I love that last sentence – it’s both horrible and hilarious. I would probably find it less hilarious if there had actually been any ad hominem attacks in the reviews I received, but my reviewers were all professional. I can easily imagine how there might be less professionally objective reviews, however.

“This applicant is, personally, the sole reason why we haven’t solved deforestation and climate change! Not only shouldn’t we give her money, we should actually steal money from her when she isn’t looking! Come on, Review Committee, who’s with me?”
Scientists are real people, with real friendships and rivalries and old grudges. When you submit a paper to a journal, you are often asked to list “reviewers not recommended” – reviewers who you believe to be biased against your work. (That doesn’t mean you’re safe from them, though; I know at least one journal editor has a policy of making sure to send a paper to at least one reviewer-not-recommended, just to see what’s going on there!) When you work in one research group, you may be intentionally joining a decades-old rivalry with another research group. If your research findings contradict someone else’s, you may unintentionally start a new rivalry. Peer review always has to take into account that your peers are real people. I’d never seen the reviews come with a warning before, though!

RECORDED INFORMATION >>
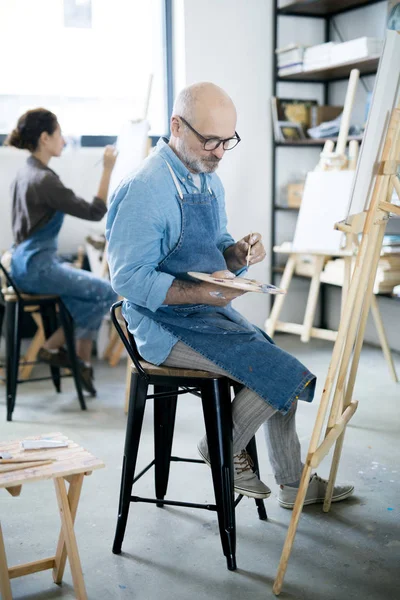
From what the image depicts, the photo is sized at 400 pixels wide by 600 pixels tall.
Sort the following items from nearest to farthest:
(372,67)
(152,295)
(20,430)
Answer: (152,295) < (20,430) < (372,67)

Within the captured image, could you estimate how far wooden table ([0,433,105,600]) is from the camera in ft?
6.08

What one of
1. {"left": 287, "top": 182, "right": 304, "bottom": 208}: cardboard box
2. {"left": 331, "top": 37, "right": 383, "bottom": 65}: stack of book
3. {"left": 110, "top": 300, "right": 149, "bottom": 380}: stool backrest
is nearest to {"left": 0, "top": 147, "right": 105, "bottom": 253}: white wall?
{"left": 287, "top": 182, "right": 304, "bottom": 208}: cardboard box

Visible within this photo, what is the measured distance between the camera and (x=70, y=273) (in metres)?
3.94

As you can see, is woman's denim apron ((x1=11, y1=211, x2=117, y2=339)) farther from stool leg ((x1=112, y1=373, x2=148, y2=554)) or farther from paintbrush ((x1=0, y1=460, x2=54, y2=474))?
paintbrush ((x1=0, y1=460, x2=54, y2=474))

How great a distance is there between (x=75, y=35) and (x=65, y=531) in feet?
12.9

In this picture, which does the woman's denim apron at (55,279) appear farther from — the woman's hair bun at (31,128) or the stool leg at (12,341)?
the woman's hair bun at (31,128)

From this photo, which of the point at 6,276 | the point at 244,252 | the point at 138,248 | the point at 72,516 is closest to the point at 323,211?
the point at 6,276

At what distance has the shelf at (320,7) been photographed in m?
5.10

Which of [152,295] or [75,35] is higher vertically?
[75,35]

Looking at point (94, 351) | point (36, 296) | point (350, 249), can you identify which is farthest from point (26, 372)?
point (350, 249)

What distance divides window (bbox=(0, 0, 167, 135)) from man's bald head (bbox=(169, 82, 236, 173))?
2718 millimetres

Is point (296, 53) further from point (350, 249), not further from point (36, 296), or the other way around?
point (36, 296)

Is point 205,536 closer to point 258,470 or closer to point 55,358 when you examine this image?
point 258,470

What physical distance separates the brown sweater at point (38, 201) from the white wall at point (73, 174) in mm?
889
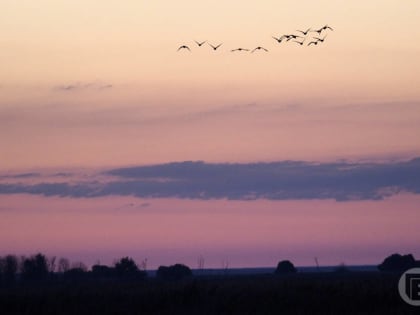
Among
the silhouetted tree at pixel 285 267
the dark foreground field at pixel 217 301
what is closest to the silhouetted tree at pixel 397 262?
the silhouetted tree at pixel 285 267

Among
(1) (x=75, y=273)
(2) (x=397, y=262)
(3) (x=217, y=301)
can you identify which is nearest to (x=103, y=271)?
(1) (x=75, y=273)

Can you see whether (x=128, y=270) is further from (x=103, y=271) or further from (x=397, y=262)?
(x=397, y=262)

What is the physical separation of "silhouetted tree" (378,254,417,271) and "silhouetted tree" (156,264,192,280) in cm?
2112

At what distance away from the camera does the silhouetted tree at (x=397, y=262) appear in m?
107

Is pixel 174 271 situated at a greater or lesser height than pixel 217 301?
greater

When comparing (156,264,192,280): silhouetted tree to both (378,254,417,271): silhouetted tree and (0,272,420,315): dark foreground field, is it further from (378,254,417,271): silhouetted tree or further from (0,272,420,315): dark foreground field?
(0,272,420,315): dark foreground field

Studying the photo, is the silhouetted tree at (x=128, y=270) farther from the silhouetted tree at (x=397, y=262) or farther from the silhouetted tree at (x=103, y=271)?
the silhouetted tree at (x=397, y=262)

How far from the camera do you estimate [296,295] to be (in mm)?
52031


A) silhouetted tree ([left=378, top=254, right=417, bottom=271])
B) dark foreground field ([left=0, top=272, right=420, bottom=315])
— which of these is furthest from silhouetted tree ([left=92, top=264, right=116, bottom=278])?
dark foreground field ([left=0, top=272, right=420, bottom=315])

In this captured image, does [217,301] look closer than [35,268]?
Yes

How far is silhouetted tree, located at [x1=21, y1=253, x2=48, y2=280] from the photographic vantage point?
297 ft

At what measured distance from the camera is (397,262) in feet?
355

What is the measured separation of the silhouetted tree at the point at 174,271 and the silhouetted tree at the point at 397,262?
21.1 m

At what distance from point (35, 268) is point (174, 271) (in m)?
14.4
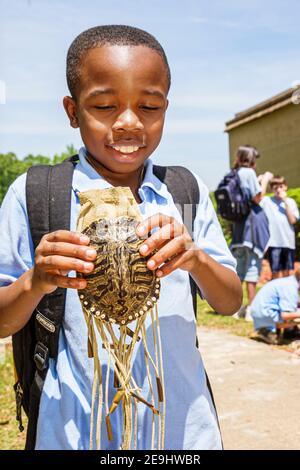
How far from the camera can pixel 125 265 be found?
1.54m

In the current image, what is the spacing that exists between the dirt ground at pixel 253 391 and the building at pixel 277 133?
626 centimetres

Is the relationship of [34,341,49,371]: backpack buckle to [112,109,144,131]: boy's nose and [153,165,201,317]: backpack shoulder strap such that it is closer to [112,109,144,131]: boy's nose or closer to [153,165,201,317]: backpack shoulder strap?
[153,165,201,317]: backpack shoulder strap

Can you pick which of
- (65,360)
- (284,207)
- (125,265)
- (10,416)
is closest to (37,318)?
Answer: (65,360)

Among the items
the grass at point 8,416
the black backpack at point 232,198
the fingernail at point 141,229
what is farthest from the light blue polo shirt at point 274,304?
the fingernail at point 141,229

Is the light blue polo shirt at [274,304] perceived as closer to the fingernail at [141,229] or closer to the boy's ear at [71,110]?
the boy's ear at [71,110]

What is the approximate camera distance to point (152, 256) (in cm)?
151

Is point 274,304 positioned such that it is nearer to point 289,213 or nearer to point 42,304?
point 289,213

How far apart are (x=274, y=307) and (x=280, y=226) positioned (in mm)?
1824

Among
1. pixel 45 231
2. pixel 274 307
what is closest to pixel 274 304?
pixel 274 307

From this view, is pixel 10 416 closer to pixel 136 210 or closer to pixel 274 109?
pixel 136 210

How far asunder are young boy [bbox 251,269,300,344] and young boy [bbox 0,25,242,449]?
15.7 feet

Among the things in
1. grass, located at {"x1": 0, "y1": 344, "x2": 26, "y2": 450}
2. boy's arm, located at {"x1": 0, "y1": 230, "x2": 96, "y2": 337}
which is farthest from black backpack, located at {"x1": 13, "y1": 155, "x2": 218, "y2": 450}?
grass, located at {"x1": 0, "y1": 344, "x2": 26, "y2": 450}

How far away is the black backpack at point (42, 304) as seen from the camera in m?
1.74

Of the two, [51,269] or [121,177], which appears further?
[121,177]
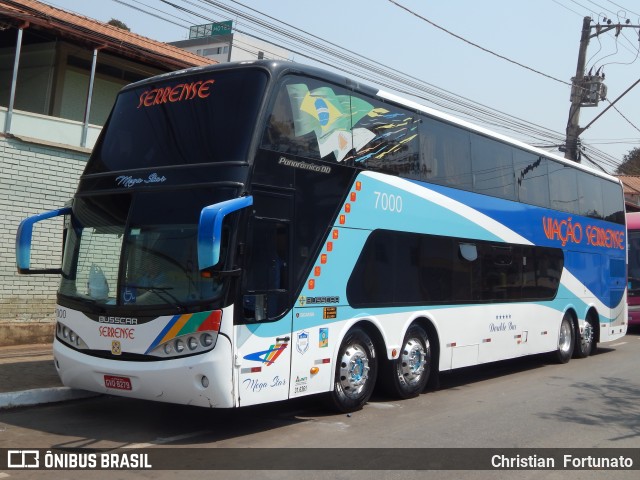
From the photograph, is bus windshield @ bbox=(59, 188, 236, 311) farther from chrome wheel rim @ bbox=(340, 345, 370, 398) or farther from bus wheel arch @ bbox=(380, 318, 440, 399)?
bus wheel arch @ bbox=(380, 318, 440, 399)

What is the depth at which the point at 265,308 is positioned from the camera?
300 inches

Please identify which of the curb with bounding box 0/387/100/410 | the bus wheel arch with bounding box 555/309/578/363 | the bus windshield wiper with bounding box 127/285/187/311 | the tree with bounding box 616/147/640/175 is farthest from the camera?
the tree with bounding box 616/147/640/175

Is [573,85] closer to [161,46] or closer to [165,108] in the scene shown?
[161,46]

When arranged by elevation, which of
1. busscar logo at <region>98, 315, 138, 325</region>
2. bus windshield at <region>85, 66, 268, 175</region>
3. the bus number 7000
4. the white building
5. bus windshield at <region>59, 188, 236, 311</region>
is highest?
the white building

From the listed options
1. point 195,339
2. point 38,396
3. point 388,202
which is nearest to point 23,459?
point 195,339

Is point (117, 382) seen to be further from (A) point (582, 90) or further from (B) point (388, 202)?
(A) point (582, 90)

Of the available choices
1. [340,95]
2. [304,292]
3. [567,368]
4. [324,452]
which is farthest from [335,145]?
[567,368]

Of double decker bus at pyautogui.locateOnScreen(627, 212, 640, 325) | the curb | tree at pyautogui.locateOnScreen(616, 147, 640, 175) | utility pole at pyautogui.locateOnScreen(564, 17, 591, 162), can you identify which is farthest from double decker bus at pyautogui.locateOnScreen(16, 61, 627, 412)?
tree at pyautogui.locateOnScreen(616, 147, 640, 175)

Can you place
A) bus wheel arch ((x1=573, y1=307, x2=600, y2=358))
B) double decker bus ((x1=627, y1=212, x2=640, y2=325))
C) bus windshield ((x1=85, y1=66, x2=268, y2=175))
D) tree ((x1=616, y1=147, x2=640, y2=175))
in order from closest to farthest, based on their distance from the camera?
bus windshield ((x1=85, y1=66, x2=268, y2=175))
bus wheel arch ((x1=573, y1=307, x2=600, y2=358))
double decker bus ((x1=627, y1=212, x2=640, y2=325))
tree ((x1=616, y1=147, x2=640, y2=175))

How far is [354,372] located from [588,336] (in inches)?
360

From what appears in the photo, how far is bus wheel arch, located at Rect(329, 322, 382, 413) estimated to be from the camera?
8758 millimetres

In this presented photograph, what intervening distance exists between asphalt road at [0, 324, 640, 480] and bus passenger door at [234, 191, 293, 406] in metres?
0.62

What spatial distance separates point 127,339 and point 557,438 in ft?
16.0

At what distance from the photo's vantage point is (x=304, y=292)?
815 centimetres
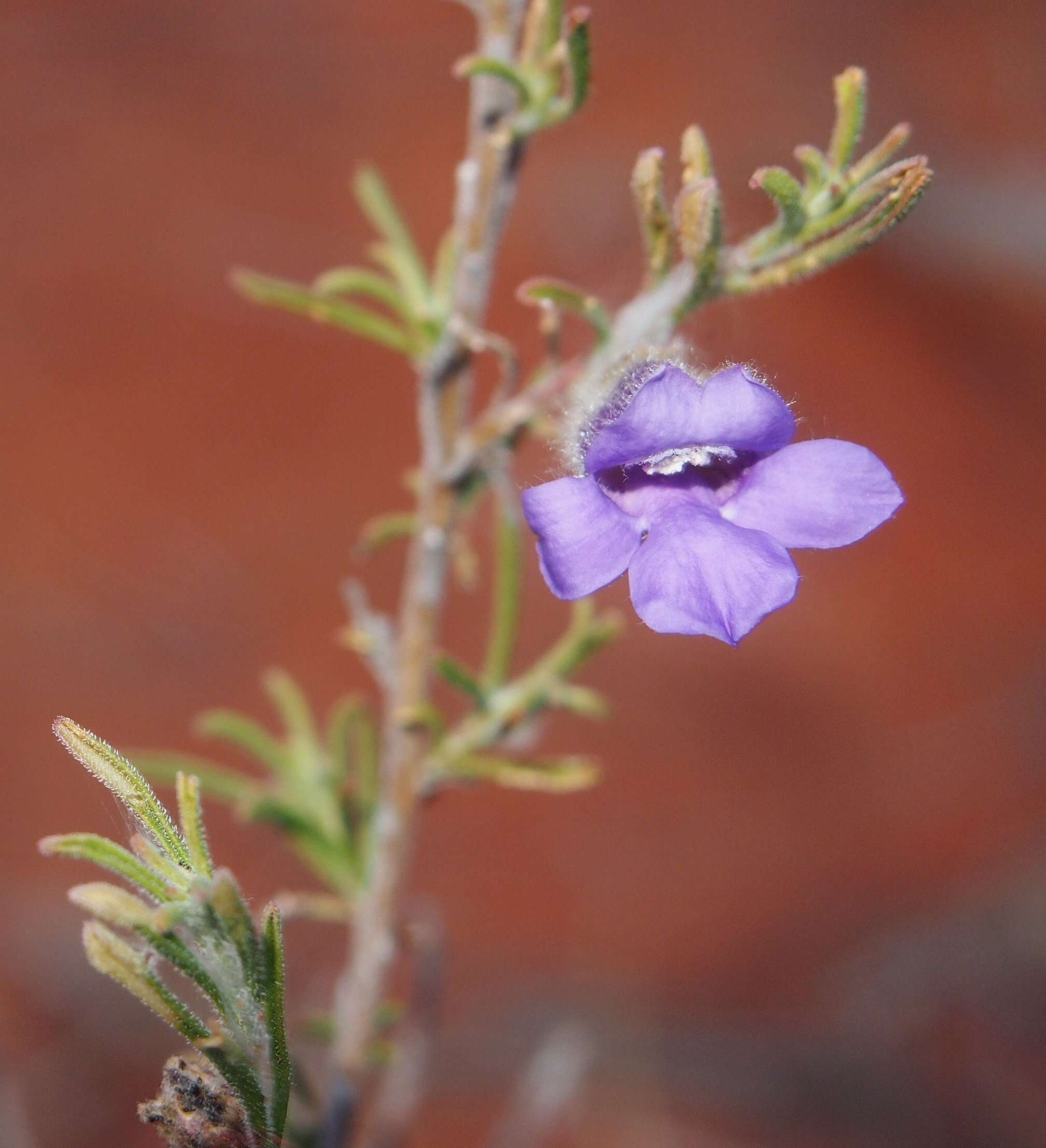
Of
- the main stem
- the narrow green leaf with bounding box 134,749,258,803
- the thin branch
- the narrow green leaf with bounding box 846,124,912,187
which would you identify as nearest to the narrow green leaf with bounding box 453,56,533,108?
the main stem

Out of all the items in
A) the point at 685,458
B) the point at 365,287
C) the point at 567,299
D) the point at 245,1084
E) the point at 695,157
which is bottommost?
the point at 245,1084

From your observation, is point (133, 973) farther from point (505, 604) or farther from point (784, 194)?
point (505, 604)

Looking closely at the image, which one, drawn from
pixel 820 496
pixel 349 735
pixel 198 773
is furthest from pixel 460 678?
pixel 820 496

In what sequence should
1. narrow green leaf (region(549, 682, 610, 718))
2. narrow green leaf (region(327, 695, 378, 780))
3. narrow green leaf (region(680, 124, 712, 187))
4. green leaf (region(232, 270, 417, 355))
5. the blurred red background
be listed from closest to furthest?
narrow green leaf (region(680, 124, 712, 187)) < green leaf (region(232, 270, 417, 355)) < narrow green leaf (region(549, 682, 610, 718)) < narrow green leaf (region(327, 695, 378, 780)) < the blurred red background

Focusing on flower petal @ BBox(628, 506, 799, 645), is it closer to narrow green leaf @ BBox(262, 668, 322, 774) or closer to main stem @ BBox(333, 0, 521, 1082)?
main stem @ BBox(333, 0, 521, 1082)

TASK TO COMPLETE >>
Answer these questions about the passage on peer review:
(a) How does the writer describe the reviewers of their own work?
(b) What are authors often asked to list when submitting a paper to a journal?
(c) What policy does one journal editor have, according to the passage?

ANSWER TO THE EXERCISE >>
(a) The reviewers were all professional.
(b) They are asked to list "reviewers not recommended," meaning reviewers they believe to be biased against their work.
(c) The editor makes sure to send a paper to at least one reviewer-not-recommended.